### What you should do
Return the exact lines spanning from the line with "When examining point" through the last line of the entries, boundaries included, and no others.

-- Start of Dataset excerpts --

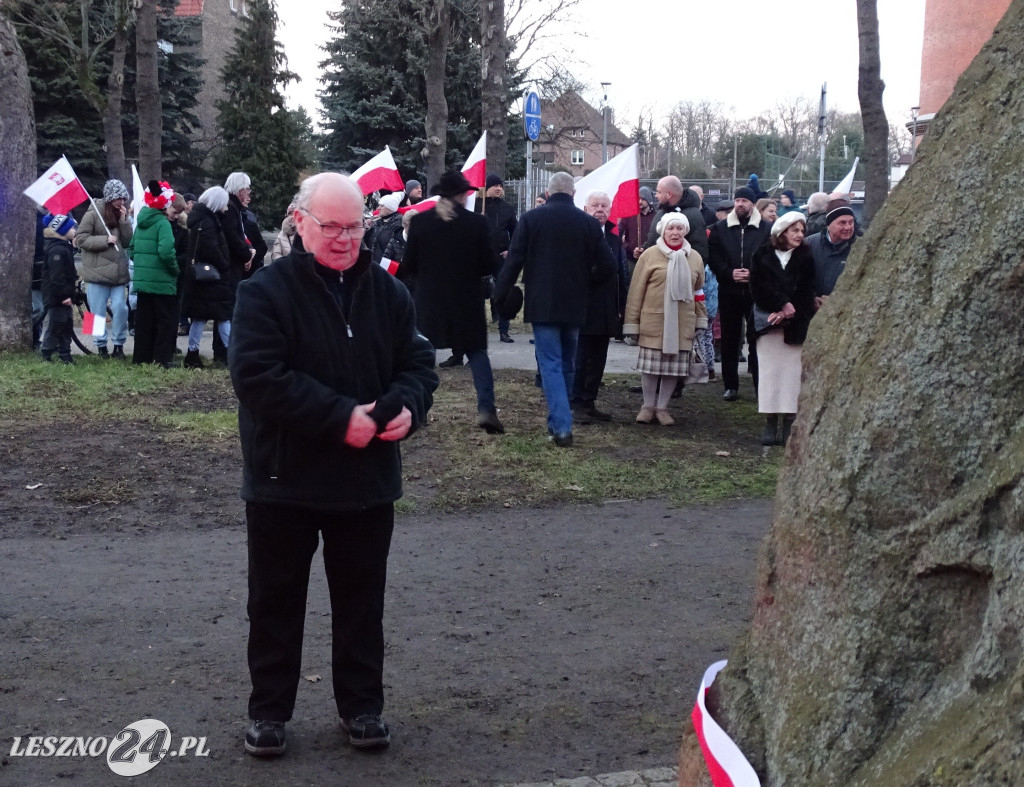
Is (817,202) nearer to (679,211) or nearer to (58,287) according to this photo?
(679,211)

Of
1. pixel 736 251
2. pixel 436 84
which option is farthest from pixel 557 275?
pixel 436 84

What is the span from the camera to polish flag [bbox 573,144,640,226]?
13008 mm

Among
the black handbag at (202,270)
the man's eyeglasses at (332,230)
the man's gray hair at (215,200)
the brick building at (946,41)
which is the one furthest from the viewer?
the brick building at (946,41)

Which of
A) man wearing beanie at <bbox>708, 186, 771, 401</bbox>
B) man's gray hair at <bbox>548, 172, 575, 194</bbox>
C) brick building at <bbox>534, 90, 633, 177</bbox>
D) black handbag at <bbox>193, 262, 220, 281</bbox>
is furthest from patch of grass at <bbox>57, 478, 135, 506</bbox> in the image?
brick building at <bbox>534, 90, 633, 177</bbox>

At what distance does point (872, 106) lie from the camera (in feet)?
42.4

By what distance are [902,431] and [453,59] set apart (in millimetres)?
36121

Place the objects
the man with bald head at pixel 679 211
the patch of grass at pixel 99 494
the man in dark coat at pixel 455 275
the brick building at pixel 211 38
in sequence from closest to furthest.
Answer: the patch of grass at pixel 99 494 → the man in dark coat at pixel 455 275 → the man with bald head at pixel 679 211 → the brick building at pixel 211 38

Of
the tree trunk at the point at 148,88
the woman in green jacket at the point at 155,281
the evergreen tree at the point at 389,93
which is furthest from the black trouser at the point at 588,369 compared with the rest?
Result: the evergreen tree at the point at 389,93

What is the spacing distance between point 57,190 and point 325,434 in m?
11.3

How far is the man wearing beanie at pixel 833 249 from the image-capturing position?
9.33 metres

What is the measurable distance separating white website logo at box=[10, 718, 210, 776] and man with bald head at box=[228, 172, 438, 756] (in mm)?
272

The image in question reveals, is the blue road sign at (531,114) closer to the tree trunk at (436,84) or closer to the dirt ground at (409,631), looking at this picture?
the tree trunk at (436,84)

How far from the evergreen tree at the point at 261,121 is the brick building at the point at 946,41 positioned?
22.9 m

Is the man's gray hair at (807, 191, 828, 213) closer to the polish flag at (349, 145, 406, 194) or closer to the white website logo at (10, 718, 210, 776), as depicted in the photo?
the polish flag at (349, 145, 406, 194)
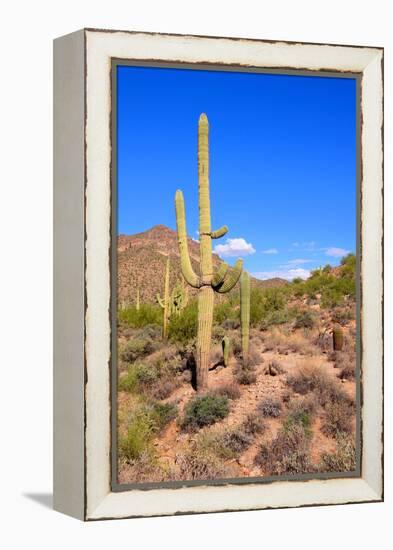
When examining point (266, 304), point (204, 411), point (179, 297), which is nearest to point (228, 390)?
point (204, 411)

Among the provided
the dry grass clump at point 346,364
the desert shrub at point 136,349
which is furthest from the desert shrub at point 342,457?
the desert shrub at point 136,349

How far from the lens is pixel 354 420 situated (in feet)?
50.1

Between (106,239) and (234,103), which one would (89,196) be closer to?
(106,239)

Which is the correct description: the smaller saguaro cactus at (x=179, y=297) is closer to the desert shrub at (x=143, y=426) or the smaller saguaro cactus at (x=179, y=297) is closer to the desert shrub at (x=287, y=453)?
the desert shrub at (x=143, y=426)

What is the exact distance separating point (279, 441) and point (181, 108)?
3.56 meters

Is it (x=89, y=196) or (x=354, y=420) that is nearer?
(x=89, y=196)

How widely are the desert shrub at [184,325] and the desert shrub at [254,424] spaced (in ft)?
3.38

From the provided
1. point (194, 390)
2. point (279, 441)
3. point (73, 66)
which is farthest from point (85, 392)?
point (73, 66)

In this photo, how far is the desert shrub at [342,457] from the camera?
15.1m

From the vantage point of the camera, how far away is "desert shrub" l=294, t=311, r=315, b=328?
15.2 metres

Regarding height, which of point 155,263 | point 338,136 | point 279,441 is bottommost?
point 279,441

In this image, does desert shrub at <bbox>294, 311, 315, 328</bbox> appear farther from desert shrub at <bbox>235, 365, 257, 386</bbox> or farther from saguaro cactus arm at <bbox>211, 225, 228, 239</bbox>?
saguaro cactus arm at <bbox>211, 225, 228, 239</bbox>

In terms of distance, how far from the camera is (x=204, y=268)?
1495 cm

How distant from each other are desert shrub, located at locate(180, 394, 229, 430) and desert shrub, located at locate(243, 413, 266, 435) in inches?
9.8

-- End of Dataset excerpts --

### Solution to the exercise
When examining point (266, 304), point (204, 411), point (179, 297), which is nearest to point (228, 390)?
point (204, 411)

Among the provided
the dry grass clump at point 346,364
the desert shrub at point 136,349
which is furthest from the desert shrub at point 342,457?
the desert shrub at point 136,349

How far from the lens is pixel 354 420 situated (in feet)?
50.1

Between (106,239) and (234,103), which one would (89,196) be closer to?
(106,239)

Which is the correct description: the smaller saguaro cactus at (x=179, y=297) is closer to the desert shrub at (x=143, y=426) or the smaller saguaro cactus at (x=179, y=297) is closer to the desert shrub at (x=287, y=453)?
the desert shrub at (x=143, y=426)

What is the exact distance separating point (279, 441) and point (181, 108)?
3.56 meters

Is it (x=89, y=196) or (x=354, y=420) that is nearer?
(x=89, y=196)

How widely are the desert shrub at [184,325] and the desert shrub at [254,424] spaced (in ft)?
3.38

From the provided
1. point (194, 390)
2. point (279, 441)
3. point (73, 66)
which is farthest from point (85, 392)?
point (73, 66)

In this photo, how far is the desert shrub at [342,457] from the camera?
15.1m

From the vantage point of the camera, how far away is "desert shrub" l=294, t=311, r=315, b=328?
15.2 metres

Regarding height, which of point 155,263 | point 338,136 | point 279,441 is bottommost?
point 279,441

In this image, does desert shrub at <bbox>294, 311, 315, 328</bbox> appear farther from desert shrub at <bbox>235, 365, 257, 386</bbox> or farther from saguaro cactus arm at <bbox>211, 225, 228, 239</bbox>?
saguaro cactus arm at <bbox>211, 225, 228, 239</bbox>

In terms of distance, how far from the camera is (x=204, y=268)?
1495 cm

How distant from each other are desert shrub, located at locate(180, 394, 229, 430) and desert shrub, located at locate(243, 413, 266, 435) in inches?
9.8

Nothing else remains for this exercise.